The most famous theory is that the Kadavu people came from different parts of Fiji through Beqa and crossed through Deuba village.

== Pride of Kadavu ==
Kadavu Island is nicknamed "Bird land" and rightly so as it has a number of rare birds that are endemic to the island. These birds have survived on Kadavu due to the richness and abundance of natural resources as well as the climatic conditions of the island. The most famous bird is the Kadavu crimson shining-parrot, which stands out from other parrots in the country, with its blue-collar at the back of the neck. The Kadavu fantail, the whistling dove and the honeyeater are amongst other rare birds found only in Kadavu.

== Demographics ==
The Kadavu archipelago lies on Fiji's earthquake belt and cyclone path, making it prone to natural disasters. Its isolation from the mainland has historically posed challenges for its inhabitants. Despite these difficulties, Kadavuans have developed resilience and achieved prominence in various fields, holding top positions across the country. The "Kadavu House" in Suva stands as a symbol of their accomplishments. Kadavu is also notable for its significant charitable contributions.
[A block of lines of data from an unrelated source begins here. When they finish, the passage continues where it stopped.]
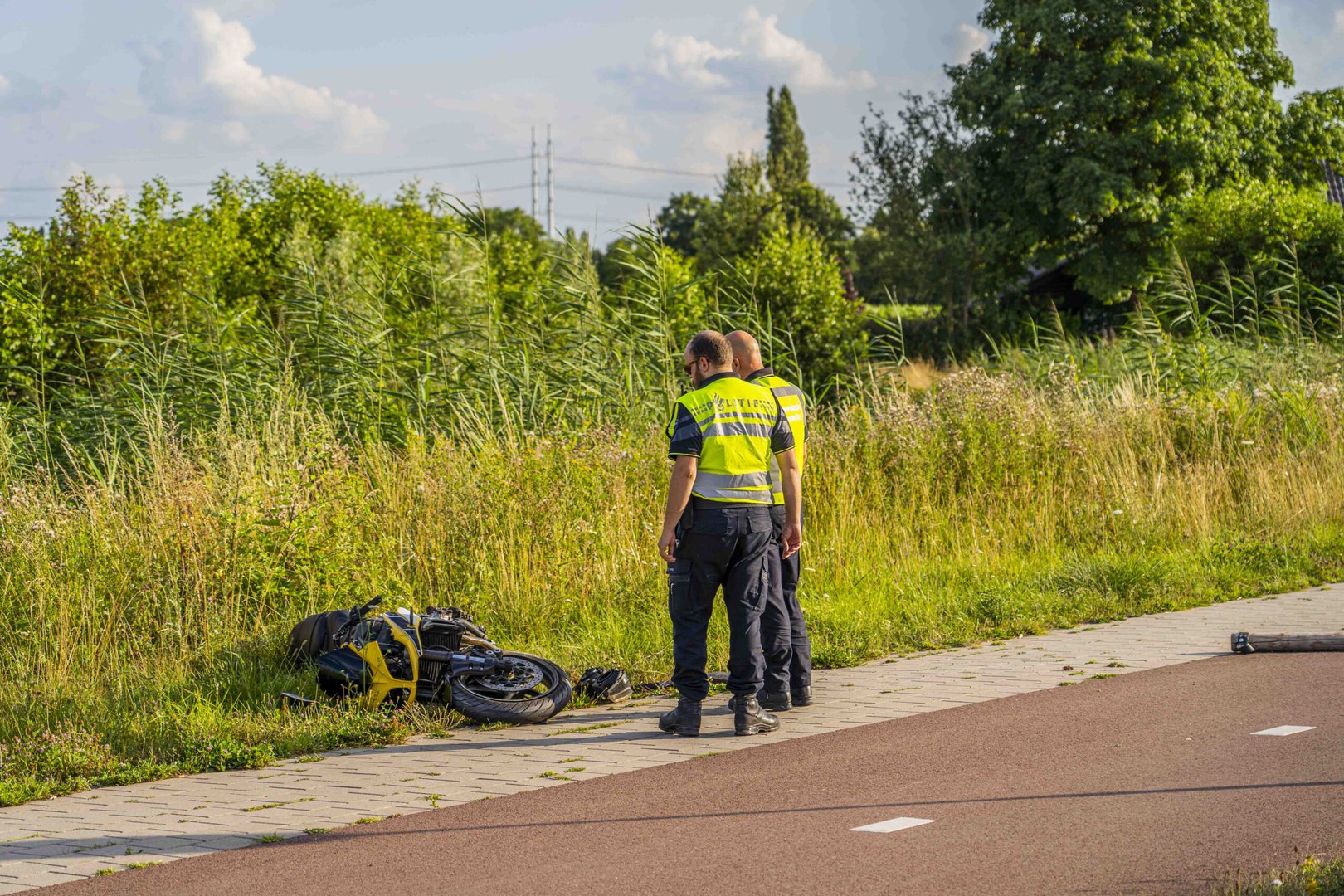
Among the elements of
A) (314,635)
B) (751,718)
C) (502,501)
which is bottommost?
(751,718)

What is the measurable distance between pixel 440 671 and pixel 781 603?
196cm

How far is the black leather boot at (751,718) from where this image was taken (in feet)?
23.0

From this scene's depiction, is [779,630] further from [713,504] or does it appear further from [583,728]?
[583,728]

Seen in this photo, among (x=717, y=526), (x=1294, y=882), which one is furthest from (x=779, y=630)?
(x=1294, y=882)

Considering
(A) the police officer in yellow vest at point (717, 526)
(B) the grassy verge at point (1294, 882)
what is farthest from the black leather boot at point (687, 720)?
(B) the grassy verge at point (1294, 882)

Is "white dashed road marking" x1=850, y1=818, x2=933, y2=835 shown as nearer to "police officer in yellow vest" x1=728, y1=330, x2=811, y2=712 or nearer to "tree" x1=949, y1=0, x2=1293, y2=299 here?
"police officer in yellow vest" x1=728, y1=330, x2=811, y2=712

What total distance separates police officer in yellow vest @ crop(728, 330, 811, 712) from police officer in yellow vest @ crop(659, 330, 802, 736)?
0.31 metres

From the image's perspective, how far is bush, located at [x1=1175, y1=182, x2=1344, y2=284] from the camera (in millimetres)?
27531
Wherever in the world they may find themselves, the people maintain a strong connection to their homeland and pride in their identity as "Kai Kadavu."

== Kadavuans ==
Well-known Kadavu residents include:
- Kaliopate Tavola, former Foreign Minister
- Konisi Yabaki of Tiliva village, former Forests and Fisheries Minister
- Lynda Tabuya also from Tiliva village, minister for women, children and poverty alleviation (since 24 December 2022)
- James Ah-Koy, former Minister for Finance, senator, and businessman
- Apaitia Seru, former Attorney General, Minister for Justice and Chief Magistrate
- Akuila Yabaki, former lawyer and Attorney-General the Kelemedi Bulewa of Ravitaki Village, Methodist minister and political activist
- Manu Korovulavula of Naikorokoro Village, former Senator, Minister for Transport, former CEO of Land Transport Authority, Chairman of the Fiji Sports Council, music composer and singer
- Epineri Vula of Tawava Village (Yawe), former lawyer, Supreme Court judge and senator,
- Josateki Nawalowalo, Chairman of the Kadavu Provincial Council and of the Fiji Kava Council.
- Jesoni Vitusagavulu, Fiji's former Ambassador to the United States.
- Sakiasi Waqanivavalagi, Former parliamentarian and PSC Chairman.
- Lavenia Yalovi, sportswoman and sports commentator

==Transport==
Ferry service by Patterson Brothers Shipping Company connects Kadavu to Viti Levu.
Also Goundar Shipping Limited (Lomaiviti Princess) and Liaona Shipping Limited. Fibre- glass boats and motor vehicles are also a source of transportation within the villages.

Kadavu Island is served by Vunisea Airport.